I take it that your wolf spider photographs here were taken with your Sigma 70-300 macro?   I was considering investing in one of these Sigma lenses myself.  How've you liked it overall?


----------



## NateS

JG_Coleman said:


> I take it that your wolf spider photographs here were taken with your Sigma 70-300 macro? I was considering investing in one of these Sigma lenses myself. How've you liked it overall?


 
No, it was actually taken with my Tamron 180mm f3.5.  The Sigma only goes 1:2...the tammy goes 1:1.

That said, I started on my Sigma 70-300 (get the APO version).  It is a great lens for a budge and will get you some very nice shots.  I loved it and for some reaons, I can't seem to let it go even though it doesn't get used much since getting the Tamron.  I'd recommend it....very nice and sharp at f/13 and beyond for macro stuff.


----------



## pbelarge

What lighting are you using for these close shots?


----------



## NateS

Hey Pierre.  For lighting I use a single SB-600 fired through a lumiquest mini-softbox.  Flash is mounted via bracket and sync cord to the tripod collar of the lens....have the collar swiveled for the flash to be more on the left side of the lens.

I'm thinking about picking up a used D40 to leave my 17-50 on....if I do, I'll finally be able to get decent shots of my macro rig to give people a better idea of my setup.


----------



## Markw

These are fantastic as always. 

Mark


----------



## supraman215

You really can't take that lens off can you lol. I think I would pass out if I saw a "Texas Tarantula" in my house. Time to move to a cooler climate! lol

GREAT pic. as always.

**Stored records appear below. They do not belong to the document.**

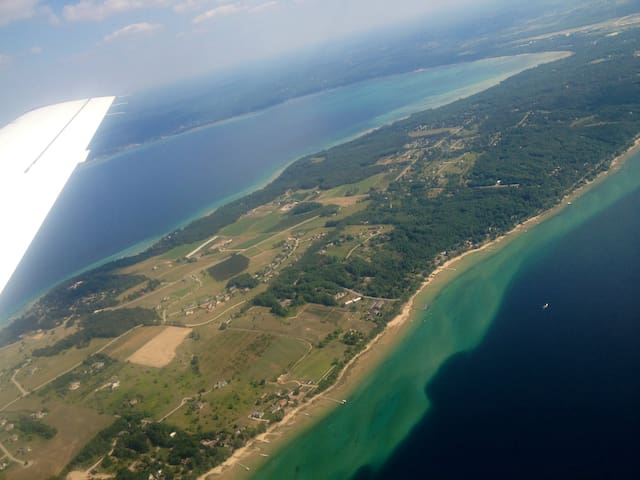 Old Mission Peninsula - West Bay - Traverse City - Casa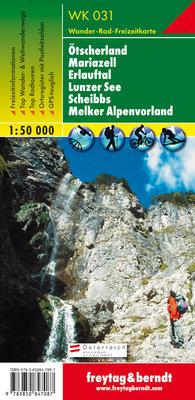 F&B - WK 031 Ötscherland-Mariazell-Erlauftal-Lunzer See-Scheibbs-Melker Alpenvorland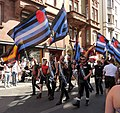 Stuttgart - CSD 2016 - Parade - Lederclub Stuttgart e.V.jpg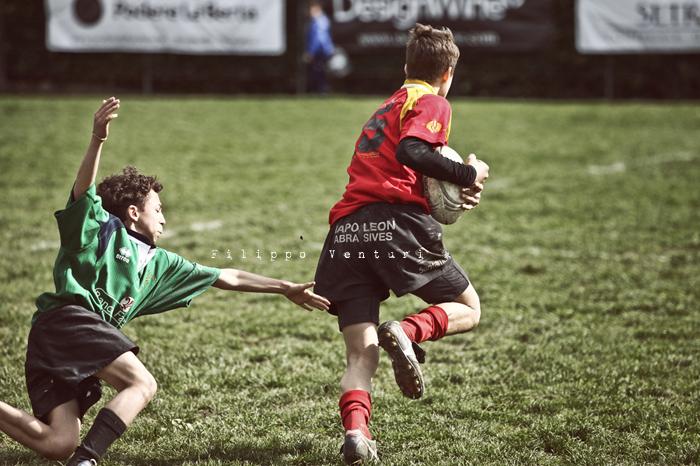 Rugby - Torneo delle 6 Regioni (foto 6)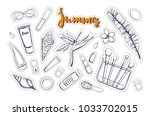fashion  vector stickers ... | Shutterstock .eps vector #1033702015
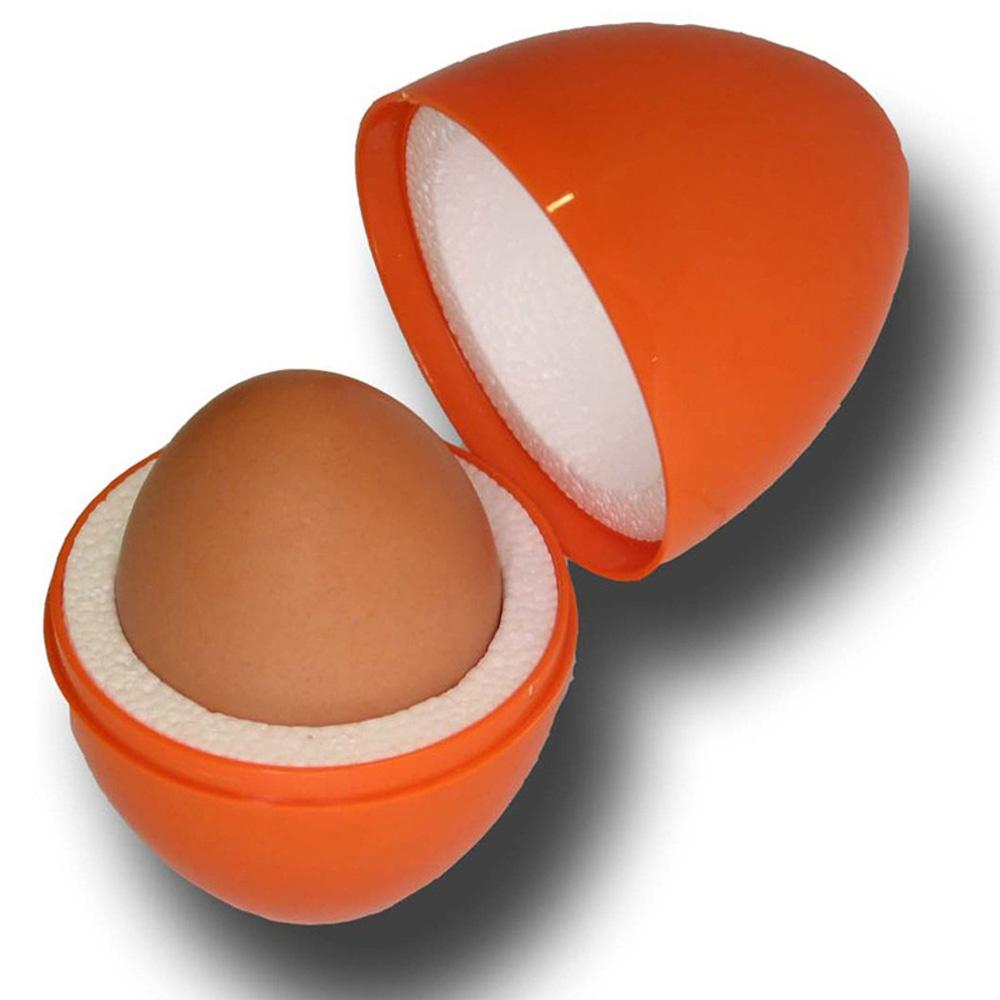 Thermo-Ei zum Warmhalten von Frühstückseiern / 4-er Set (Sortiert)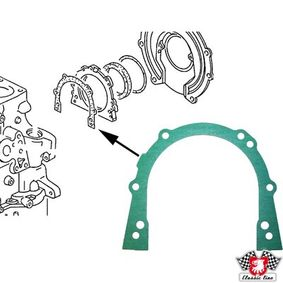 buy JP GROUP Gasket, housing cover (crankcase) 1119100100 at any time
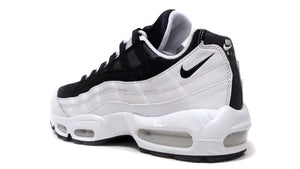 "NIKE AIR MAX 95 ""YIN YANG PACK"" WHITE/BLACK 2"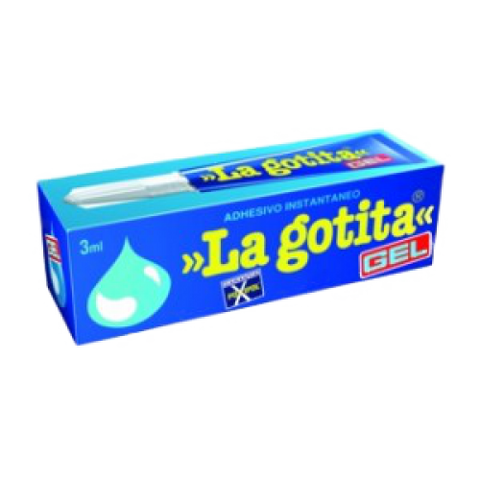 ADHESIVO LA GOTITA GEL 2ML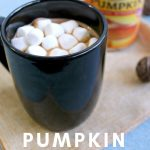 An easy combination of pumpkin and a classic hot chocolate will have you antsy for fall flavors. Make this Pumpkin Hot Chocolate today. #pumpkinrecipes #hotchocolate #drinks #yum #fallrecipes #frugalnavywife | Fall Recipes | Hot Chocolate Recipes | Pumpkin Recipes | Fall Drink Recipes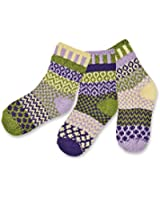 Solmate Socks - Mismatched Kids socks; A pair with a spare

I need one of those mini softboxes, or atleast make one.


----------



## NateS

Thanks guys.  You are right...I can't take the lens off my camera....to the point that I'm probably ordering a D5000 to keep my 17-50 f2.8 on so that I only have to remove the 180mm from my D90 if I do a photoshoot (need CLS/Commander mode for that).


----------



## belongus3

The way you captured it makes it amazing...nice colours to shot to. But why is it called rabid wolf spider?


----------



## NateS

belongus3 said:


> The way you captured it makes it amazing...nice colours to shot to. But why is it called rabid wolf spider?


 
Thank you.  I'm not sure why it is called a Rabid Wolf Spider...that's just it's name.  It is actually a pretty timid spider.  I've been chased through the yard by a spider before (small one who thought he was big I guess), but this big wolf spider kept turning away to run if I got too close...very timid for being "rabid".  

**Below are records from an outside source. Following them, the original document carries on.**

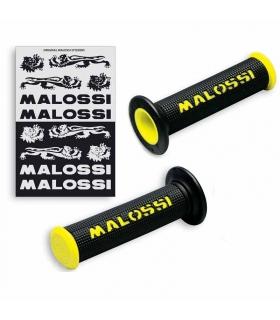 Puños Malossi Amarillo-Negro 6914060Y0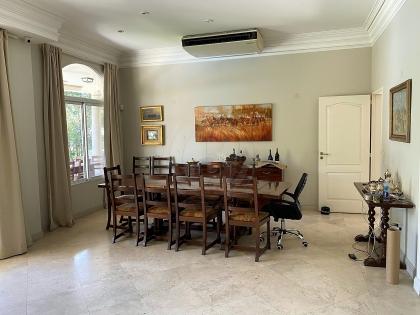 venta-casa-los-laureles-tortugas-norte-pilar-94515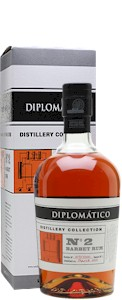 Diplomatico Collection No2 Barbet Rum 700ml - Buy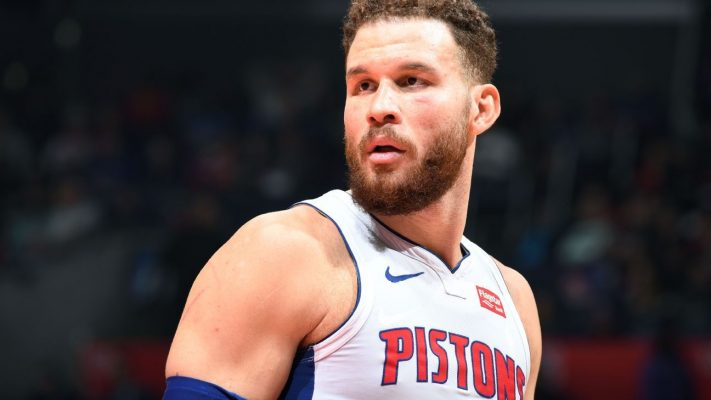 Pistons in win-and-in scenario but Griffin out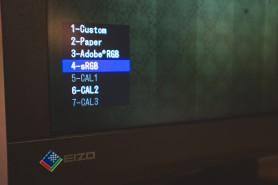 EizoCS240-3077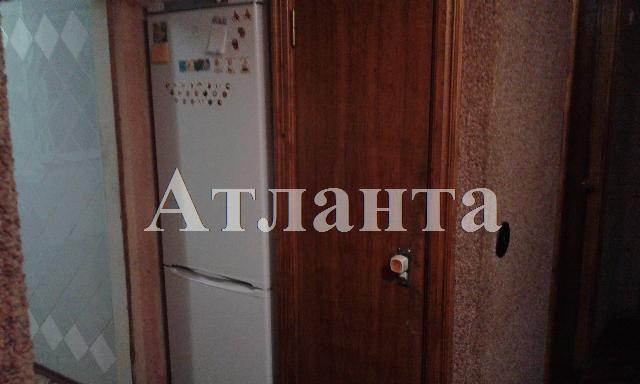 Продается 3-комнатная квартира на ул. Транспортная — 40 000 у.е. (фото №4)
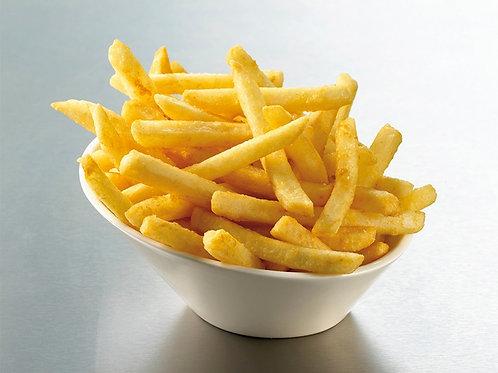 Chips Supa Crunch 2kg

Scientific name is Rabidosa rabida - Rabid Wolf Spider is the common name.


----------



## Dp-PARIS

Love the eyes.


----------



## JR Davis

Subject gives me the willies, but fantastic photos.


----------



## NateS

Dp-PARIS said:


> Love the eyes.


 


JR Davis said:


> Subject gives me the willies, but fantastic photos.


 
Thank you both.


----------



## Arkanjel Imaging

Damn that second one is tight Nate. *All* his eyes are sharp.   I like how you caught him looking at the flash.


----------



## Micah

Nice shot as always. Those things pack a punch even though they aren't venemous. I rolled over on a big one once while changing my oil. Got me right on the love handle.


----------



## NateS

Arkanjel Imaging said:


> Damn that second one is tight Nate. *All* his eyes are sharp.   I like how you caught him looking at the flash.



Thanks...appreciate the comments.



Micah said:


> Nice shot as always. Those things pack a punch even though they aren't venemous. I rolled over on a big one once while changing my oil. Got me right on the love handle.



Thanks Micah.

I think technically they are venemous....I think technically nearly all spiders are venemous...they just don't have "dangerous" venom.  I love how most people say that Missouri only has two venomous spiders.  Tell that to someone who's been bit by a wolf spider (or even a jumper can bite with a punch), or a ghost spider, etc.....

I've never been bit by one, but I have heard that they pack a punch...hope to never find out the way you did.


----------